# -*- coding: utf-8 -*-
"""
Basic Statistical Analysis
===================================

Before proceeding with all the steps, first import some necessary libraries and packages
"""
import easyclimate as ecl
import matplotlib.pyplot as plt
import cartopy.crs as ccrs

# %%
# Obtain the sea ice concentration (SIC) data from the Barents-Kara Seas (30°−90°E, 65°−85°N).
#
# .. seealso::
#   Luo, B., Luo, D., Ge, Y. et al. Origins of Barents-Kara sea-ice interannual variability modulated by the Atlantic pathway of El Niño–Southern Oscillation.
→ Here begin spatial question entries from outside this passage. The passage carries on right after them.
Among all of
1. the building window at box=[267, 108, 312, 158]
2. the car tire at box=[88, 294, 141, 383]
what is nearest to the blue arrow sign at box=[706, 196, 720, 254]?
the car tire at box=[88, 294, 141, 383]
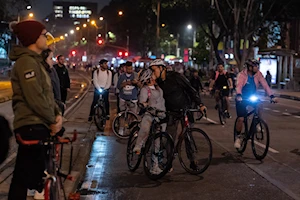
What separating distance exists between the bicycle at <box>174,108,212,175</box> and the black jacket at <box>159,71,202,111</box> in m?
0.14

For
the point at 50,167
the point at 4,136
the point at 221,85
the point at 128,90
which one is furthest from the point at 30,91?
the point at 221,85

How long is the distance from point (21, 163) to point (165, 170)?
3.69 m

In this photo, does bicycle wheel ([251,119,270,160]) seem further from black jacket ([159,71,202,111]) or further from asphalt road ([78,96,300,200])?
black jacket ([159,71,202,111])

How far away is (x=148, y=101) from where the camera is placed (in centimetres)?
805

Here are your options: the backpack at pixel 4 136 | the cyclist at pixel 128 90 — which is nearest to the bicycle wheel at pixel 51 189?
the backpack at pixel 4 136

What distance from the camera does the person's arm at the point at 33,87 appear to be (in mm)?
4305

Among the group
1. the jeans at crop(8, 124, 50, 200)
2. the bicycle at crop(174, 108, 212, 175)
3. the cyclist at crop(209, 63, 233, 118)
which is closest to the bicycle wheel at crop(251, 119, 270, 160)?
the bicycle at crop(174, 108, 212, 175)

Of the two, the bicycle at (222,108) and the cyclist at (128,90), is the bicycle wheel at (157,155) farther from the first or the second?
the bicycle at (222,108)

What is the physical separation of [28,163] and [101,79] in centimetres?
894

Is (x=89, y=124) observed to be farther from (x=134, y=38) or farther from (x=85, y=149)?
(x=134, y=38)

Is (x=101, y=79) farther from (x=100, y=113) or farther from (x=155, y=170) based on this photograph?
(x=155, y=170)

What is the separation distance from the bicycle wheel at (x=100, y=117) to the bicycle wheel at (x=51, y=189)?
8670 millimetres

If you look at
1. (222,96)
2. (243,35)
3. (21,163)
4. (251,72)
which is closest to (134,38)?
(243,35)

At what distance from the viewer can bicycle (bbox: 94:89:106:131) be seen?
13.4m
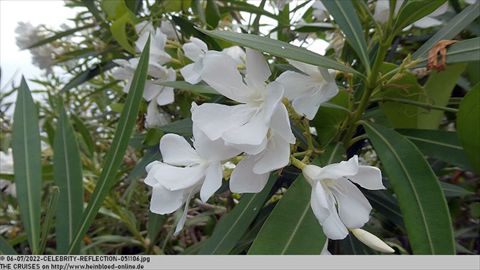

Nat Commun 14, 585 (2023). https://doi.org/10.1038/s41467-023-36136-5
#
# .. tip::
#
#   You can download following datasets here:
#
#   - :download:`Download mini_HadISST_ice.nc <https://raw.githubusercontent.com/shenyulu/easyclimate-data/refs/heads/main/mini_HadISST_ice.nc>`
#   - :download:`Download mini_HadISST_sst.nc <https://raw.githubusercontent.com/shenyulu/easyclimate-data/refs/heads/main/mini_HadISST_sst.nc>`
#
sic_data_Barents_Sea = ecl.open_tutorial_dataset("mini_HadISST_ice").sic
sic_data_Barents_Sea

# %%
# And tropical SST dataset.
#
# .. seealso::
#   Rayner, N. A.; Parker, D. E.; Horton, E. B.; Folland, C. K.; Alexander, L. V.; Rowell, D. P.; Kent, E. C.; Kaplan, A. (2003) Global analyses of sea surface temperature, sea ice, and night marine air temperature since the late nineteenth century J. Geophys. Res.Vol. 108, No. D14, 4407 https://doi.org/10.1029/2002JD002670  (pdf ~9Mb)
sst_data = ecl.open_tutorial_dataset("mini_HadISST_sst").sst
sst_data

# %%
# Mean States for Special Month
# ------------------------------------
# :py:func:`easyclimate.get_specific_months_data <easyclimate.get_specific_months_data>` allows us to easily obtain data on the SIC for December alone.
sic_data_Barents_Sea_12 = ecl.get_specific_months_data(sic_data_Barents_Sea, 12)
sic_data_Barents_Sea_12

# %%
#
# Now we try to draw the mean states of the SIC in the Barents-Kara for the December.
draw_sic_mean_state = sic_data_Barents_Sea_12.mean(dim="time")

fig, ax = plt.subplots(
    subplot_kw={
        "projection": ccrs.Orthographic(central_longitude=70, central_latitude=70)
    }
)

ax.gridlines(draw_labels=["bottom", "left"], color="grey", alpha=0.5, linestyle="--")
ax.coastlines(edgecolor="black", linewidths=0.5)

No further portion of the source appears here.